**INPUT FOR THIS TASK**
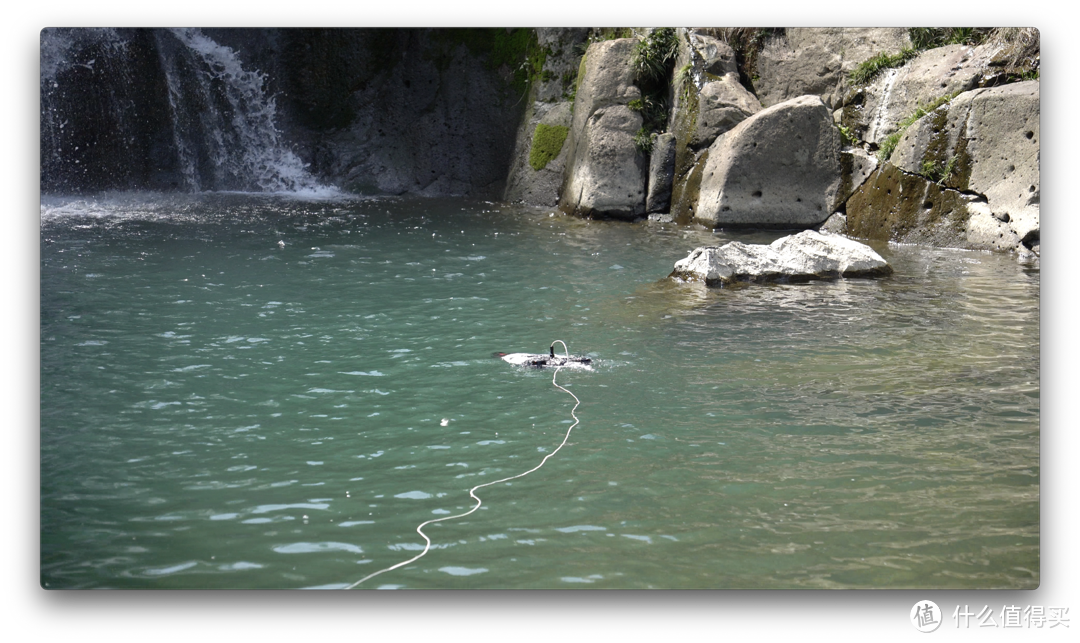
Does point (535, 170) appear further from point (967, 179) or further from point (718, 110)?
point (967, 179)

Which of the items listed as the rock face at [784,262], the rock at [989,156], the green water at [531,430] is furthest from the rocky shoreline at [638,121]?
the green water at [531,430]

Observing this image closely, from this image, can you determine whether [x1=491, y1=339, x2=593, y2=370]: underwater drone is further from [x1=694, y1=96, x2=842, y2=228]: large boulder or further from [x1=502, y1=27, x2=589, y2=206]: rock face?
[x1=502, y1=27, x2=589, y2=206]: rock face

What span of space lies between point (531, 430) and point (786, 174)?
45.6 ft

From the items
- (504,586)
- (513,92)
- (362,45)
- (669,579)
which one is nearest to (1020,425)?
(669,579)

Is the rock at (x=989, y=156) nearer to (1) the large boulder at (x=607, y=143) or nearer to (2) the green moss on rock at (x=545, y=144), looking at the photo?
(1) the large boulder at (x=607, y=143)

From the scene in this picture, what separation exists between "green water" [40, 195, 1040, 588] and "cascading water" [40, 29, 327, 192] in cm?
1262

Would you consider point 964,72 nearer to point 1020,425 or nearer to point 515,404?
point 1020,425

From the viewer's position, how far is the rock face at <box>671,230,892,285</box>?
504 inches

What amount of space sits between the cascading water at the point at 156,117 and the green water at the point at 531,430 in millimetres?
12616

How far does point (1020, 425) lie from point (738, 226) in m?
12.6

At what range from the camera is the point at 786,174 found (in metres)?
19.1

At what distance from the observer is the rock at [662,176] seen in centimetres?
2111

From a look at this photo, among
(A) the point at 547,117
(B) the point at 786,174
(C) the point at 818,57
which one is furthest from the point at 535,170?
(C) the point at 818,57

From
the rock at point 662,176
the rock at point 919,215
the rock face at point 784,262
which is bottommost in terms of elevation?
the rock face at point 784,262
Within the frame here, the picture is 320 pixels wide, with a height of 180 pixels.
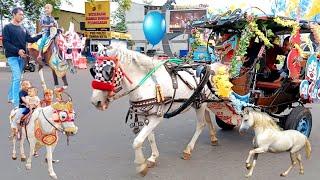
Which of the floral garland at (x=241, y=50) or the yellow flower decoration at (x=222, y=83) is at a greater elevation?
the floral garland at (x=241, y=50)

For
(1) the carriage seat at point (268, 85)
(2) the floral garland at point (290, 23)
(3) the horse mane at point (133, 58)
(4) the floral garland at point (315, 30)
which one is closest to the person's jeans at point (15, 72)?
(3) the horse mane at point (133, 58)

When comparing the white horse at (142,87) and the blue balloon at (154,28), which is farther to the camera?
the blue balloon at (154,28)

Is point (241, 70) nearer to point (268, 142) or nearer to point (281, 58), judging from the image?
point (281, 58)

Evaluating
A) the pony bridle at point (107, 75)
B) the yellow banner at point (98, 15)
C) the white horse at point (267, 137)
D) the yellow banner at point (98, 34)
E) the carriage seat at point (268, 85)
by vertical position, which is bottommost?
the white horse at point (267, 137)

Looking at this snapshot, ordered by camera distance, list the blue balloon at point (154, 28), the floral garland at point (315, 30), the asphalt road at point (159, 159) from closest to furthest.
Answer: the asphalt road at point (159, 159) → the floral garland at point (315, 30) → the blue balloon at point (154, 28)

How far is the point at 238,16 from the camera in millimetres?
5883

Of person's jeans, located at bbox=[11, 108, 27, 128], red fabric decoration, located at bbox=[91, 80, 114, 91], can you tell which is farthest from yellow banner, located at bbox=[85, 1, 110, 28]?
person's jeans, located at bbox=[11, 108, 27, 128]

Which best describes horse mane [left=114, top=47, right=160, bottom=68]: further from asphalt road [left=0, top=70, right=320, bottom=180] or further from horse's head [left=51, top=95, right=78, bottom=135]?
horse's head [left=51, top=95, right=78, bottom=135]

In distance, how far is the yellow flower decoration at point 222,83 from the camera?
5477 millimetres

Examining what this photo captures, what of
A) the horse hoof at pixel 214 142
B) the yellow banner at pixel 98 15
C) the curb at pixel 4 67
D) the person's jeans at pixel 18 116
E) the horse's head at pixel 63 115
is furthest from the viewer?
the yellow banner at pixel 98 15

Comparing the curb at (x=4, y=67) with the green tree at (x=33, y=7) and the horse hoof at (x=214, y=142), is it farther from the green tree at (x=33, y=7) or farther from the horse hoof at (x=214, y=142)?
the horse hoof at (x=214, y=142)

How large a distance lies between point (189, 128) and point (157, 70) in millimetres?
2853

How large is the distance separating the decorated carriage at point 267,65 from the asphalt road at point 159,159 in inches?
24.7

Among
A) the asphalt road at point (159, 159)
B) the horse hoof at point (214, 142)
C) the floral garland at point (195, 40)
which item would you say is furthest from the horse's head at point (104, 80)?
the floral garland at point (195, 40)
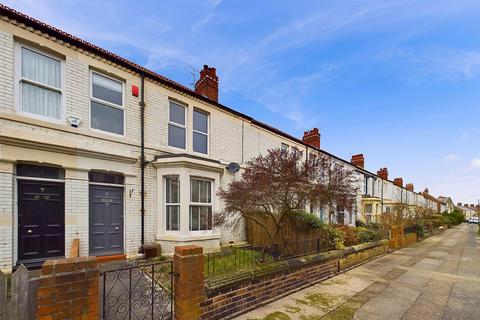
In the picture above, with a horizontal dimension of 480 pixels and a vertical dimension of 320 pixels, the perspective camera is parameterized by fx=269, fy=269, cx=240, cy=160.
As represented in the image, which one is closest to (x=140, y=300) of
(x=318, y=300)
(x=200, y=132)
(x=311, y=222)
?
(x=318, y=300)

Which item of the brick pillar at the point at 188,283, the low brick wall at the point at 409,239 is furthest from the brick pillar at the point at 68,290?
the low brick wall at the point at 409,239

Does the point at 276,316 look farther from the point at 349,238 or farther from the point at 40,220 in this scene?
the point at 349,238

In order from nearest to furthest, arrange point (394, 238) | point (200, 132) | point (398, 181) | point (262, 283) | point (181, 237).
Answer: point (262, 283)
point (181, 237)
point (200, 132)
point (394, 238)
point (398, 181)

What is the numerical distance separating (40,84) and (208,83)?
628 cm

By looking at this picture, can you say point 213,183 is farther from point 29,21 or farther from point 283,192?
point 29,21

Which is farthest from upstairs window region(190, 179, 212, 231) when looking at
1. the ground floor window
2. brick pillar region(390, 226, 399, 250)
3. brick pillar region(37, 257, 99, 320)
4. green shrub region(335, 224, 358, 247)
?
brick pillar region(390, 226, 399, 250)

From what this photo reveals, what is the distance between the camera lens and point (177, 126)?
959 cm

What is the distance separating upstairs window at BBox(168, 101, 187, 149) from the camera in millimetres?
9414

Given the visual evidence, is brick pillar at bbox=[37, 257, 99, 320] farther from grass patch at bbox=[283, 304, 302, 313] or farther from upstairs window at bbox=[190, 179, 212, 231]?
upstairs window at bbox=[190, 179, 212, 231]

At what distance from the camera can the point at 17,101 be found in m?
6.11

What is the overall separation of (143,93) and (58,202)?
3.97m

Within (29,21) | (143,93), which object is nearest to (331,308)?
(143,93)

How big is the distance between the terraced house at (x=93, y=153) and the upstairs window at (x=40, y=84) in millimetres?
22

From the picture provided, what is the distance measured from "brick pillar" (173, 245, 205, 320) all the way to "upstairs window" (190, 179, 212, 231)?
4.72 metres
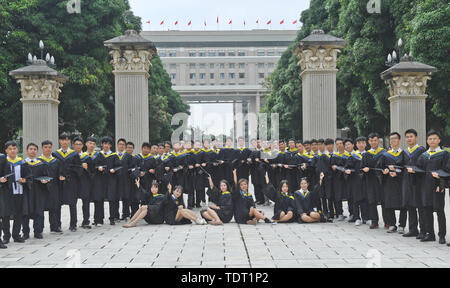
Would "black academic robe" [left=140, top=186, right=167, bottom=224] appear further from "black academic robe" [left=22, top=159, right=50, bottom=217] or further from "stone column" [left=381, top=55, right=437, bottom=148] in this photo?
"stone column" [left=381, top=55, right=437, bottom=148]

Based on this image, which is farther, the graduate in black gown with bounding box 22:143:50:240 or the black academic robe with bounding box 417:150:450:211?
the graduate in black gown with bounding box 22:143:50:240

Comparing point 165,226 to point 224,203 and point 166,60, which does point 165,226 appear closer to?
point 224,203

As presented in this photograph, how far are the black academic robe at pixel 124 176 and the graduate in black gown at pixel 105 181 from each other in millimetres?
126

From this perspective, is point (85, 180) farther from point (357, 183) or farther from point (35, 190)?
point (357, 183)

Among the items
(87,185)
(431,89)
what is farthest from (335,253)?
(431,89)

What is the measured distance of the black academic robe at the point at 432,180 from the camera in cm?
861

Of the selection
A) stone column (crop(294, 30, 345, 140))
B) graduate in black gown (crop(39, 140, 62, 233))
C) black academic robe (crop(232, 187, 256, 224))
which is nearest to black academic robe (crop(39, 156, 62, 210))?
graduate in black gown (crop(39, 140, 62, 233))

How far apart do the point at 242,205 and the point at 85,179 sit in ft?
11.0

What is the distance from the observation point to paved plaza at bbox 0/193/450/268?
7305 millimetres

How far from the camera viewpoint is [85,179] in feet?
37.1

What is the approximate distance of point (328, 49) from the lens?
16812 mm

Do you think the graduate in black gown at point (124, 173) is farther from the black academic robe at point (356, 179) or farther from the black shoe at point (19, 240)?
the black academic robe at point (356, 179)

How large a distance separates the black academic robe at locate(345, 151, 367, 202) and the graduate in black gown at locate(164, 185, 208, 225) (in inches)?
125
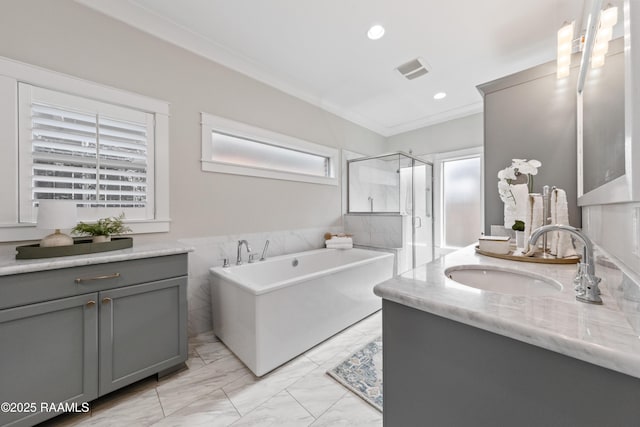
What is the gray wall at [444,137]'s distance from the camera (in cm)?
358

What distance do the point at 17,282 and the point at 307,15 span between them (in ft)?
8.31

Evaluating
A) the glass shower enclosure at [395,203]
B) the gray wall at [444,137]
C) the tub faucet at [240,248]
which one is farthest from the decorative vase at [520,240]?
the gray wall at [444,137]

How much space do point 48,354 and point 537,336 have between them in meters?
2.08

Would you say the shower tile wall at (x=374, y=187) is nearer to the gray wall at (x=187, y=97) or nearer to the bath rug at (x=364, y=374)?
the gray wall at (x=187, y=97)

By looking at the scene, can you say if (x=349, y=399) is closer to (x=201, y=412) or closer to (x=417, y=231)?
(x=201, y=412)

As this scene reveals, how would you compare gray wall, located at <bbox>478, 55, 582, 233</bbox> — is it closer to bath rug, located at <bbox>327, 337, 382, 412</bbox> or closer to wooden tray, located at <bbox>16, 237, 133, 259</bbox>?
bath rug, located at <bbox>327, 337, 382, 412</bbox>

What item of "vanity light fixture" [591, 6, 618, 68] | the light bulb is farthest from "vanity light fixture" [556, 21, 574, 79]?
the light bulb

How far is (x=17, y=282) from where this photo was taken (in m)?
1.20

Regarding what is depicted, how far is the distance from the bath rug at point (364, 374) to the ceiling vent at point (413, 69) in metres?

**WHAT IS NEEDED**
Each line from the one containing "How much space" through the end of the entries, both included, is to be returned exactly, with no other lines.

**COMPLETE RESPONSE**
How much space do point 48,354 and point 537,336 have between them in meters?
2.08

Would you say the shower tile wall at (x=374, y=187) is nearer to the gray wall at (x=187, y=97) or nearer to the bath rug at (x=364, y=374)?
the gray wall at (x=187, y=97)

By looking at the scene, can you say if (x=349, y=399) is closer to (x=201, y=412) or closer to (x=417, y=231)?
(x=201, y=412)

As this scene reveals, how would you compare gray wall, located at <bbox>478, 55, 582, 233</bbox> — is it closer to bath rug, located at <bbox>327, 337, 382, 412</bbox> or closer to wooden tray, located at <bbox>16, 237, 133, 259</bbox>?
bath rug, located at <bbox>327, 337, 382, 412</bbox>

What item of "vanity light fixture" [591, 6, 618, 68] | the light bulb is farthest from "vanity light fixture" [556, 21, 574, 79]?
the light bulb

How far is (x=17, y=282) from where this photo was taken (in m)?
1.20

Regarding what is depicted, how far is the distance from the bath rug at point (364, 374) to the ceiling vent at point (413, 69) in metres?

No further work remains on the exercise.